Starting at the line that contains "Between [374,277] and" and stopping after the last line of the records below, rewrite those lines as a Markdown table with the columns Row and Line, one row per line and blank lines left out.

◇ ◇ ◇ ◇

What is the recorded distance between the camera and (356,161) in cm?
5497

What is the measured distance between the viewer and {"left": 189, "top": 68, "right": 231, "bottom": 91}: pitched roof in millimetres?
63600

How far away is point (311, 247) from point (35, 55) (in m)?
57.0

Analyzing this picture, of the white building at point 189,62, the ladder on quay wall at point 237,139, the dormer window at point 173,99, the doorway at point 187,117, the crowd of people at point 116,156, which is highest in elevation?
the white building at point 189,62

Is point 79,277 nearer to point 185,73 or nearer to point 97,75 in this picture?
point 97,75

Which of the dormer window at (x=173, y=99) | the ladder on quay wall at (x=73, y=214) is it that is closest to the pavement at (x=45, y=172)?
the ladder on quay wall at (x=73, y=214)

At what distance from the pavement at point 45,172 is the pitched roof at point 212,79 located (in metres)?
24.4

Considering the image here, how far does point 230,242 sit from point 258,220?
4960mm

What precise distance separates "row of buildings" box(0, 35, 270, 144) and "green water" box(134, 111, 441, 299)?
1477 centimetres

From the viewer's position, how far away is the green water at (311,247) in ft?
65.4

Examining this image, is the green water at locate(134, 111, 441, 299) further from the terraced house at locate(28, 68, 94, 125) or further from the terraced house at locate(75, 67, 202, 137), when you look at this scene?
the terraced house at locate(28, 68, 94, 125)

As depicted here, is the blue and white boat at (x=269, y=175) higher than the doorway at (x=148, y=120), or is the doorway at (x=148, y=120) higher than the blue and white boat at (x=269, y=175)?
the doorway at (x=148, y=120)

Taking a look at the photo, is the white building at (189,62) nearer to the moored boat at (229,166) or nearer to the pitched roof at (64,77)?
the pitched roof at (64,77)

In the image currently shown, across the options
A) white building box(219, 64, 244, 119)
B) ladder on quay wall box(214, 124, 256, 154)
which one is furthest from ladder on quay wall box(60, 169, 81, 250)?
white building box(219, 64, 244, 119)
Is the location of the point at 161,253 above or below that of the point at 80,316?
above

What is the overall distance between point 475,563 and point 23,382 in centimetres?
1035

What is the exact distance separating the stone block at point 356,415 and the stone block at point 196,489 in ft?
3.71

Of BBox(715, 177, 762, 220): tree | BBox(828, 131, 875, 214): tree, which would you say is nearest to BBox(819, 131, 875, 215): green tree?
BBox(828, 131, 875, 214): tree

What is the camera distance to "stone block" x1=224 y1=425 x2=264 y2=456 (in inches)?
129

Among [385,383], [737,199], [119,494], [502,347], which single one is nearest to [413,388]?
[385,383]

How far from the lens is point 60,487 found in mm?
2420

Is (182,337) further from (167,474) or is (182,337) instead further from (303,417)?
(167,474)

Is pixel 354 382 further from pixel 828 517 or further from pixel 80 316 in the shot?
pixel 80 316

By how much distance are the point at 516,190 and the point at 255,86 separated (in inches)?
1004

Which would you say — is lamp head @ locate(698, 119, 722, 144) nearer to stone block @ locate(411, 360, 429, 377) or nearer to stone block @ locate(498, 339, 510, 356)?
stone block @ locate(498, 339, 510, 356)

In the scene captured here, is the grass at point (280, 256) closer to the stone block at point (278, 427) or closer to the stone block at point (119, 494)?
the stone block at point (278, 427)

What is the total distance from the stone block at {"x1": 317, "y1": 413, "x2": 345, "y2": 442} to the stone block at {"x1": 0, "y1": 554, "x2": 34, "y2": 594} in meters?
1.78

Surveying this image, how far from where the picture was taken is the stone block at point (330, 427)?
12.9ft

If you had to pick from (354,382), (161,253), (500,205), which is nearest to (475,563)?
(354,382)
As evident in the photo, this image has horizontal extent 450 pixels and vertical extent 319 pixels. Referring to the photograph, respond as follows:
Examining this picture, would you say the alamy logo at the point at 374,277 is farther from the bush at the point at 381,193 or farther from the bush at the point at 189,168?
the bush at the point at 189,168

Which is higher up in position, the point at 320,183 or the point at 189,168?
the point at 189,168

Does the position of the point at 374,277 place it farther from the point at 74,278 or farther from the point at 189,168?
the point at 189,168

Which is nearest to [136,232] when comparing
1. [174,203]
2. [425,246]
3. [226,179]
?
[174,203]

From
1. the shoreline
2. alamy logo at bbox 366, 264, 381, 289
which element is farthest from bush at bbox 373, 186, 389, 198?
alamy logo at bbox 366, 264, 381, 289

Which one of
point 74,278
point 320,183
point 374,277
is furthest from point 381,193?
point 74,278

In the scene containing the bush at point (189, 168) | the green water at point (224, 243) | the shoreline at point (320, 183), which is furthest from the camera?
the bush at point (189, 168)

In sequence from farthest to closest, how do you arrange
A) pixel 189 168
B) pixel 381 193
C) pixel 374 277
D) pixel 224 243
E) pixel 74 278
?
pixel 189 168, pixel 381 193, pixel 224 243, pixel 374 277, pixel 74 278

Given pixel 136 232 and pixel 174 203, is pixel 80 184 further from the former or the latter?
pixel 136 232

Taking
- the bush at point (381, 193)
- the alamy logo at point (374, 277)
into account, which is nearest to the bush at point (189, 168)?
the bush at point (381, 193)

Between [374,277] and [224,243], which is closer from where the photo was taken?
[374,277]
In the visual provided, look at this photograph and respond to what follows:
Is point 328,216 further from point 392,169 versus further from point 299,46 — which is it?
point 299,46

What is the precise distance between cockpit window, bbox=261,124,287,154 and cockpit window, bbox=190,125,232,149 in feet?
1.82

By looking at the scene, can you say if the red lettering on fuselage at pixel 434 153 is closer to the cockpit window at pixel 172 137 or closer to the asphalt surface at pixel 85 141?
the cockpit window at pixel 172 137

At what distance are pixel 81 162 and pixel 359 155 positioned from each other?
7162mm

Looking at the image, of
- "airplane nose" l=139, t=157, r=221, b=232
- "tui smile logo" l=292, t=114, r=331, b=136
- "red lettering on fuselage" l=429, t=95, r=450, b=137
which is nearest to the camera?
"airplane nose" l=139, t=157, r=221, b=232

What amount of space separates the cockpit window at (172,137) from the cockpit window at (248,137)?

◇ ◇ ◇ ◇

Task response:
| Row | Line |
|---|---|
| 1 | Between [374,277] and [224,243], which is closer from where the photo was taken? |
| 2 | [374,277] |
| 3 | In the visual provided, look at this photograph and respond to what follows: |
| 4 | Is point 328,216 further from point 392,169 versus further from point 299,46 — which is it? |
| 5 | point 299,46 |
| 6 | What is the precise distance between cockpit window, bbox=261,124,287,154 and cockpit window, bbox=190,125,232,149 in feet? |
| 7 | 1.82 |
| 8 | By looking at the scene, can you say if the red lettering on fuselage at pixel 434 153 is closer to the cockpit window at pixel 172 137 or closer to the asphalt surface at pixel 85 141? |
| 9 | the cockpit window at pixel 172 137 |
| 10 | At what distance are pixel 81 162 and pixel 359 155 positioned from each other? |
| 11 | 7162mm |
| 12 | Looking at the image, of |
| 13 | - "airplane nose" l=139, t=157, r=221, b=232 |
| 14 | - "tui smile logo" l=292, t=114, r=331, b=136 |
| 15 | - "red lettering on fuselage" l=429, t=95, r=450, b=137 |
| 16 | which is nearest to the camera? |
| 17 | "airplane nose" l=139, t=157, r=221, b=232 |
| 18 | What amount of space separates the cockpit window at (172,137) from the cockpit window at (248,137)? |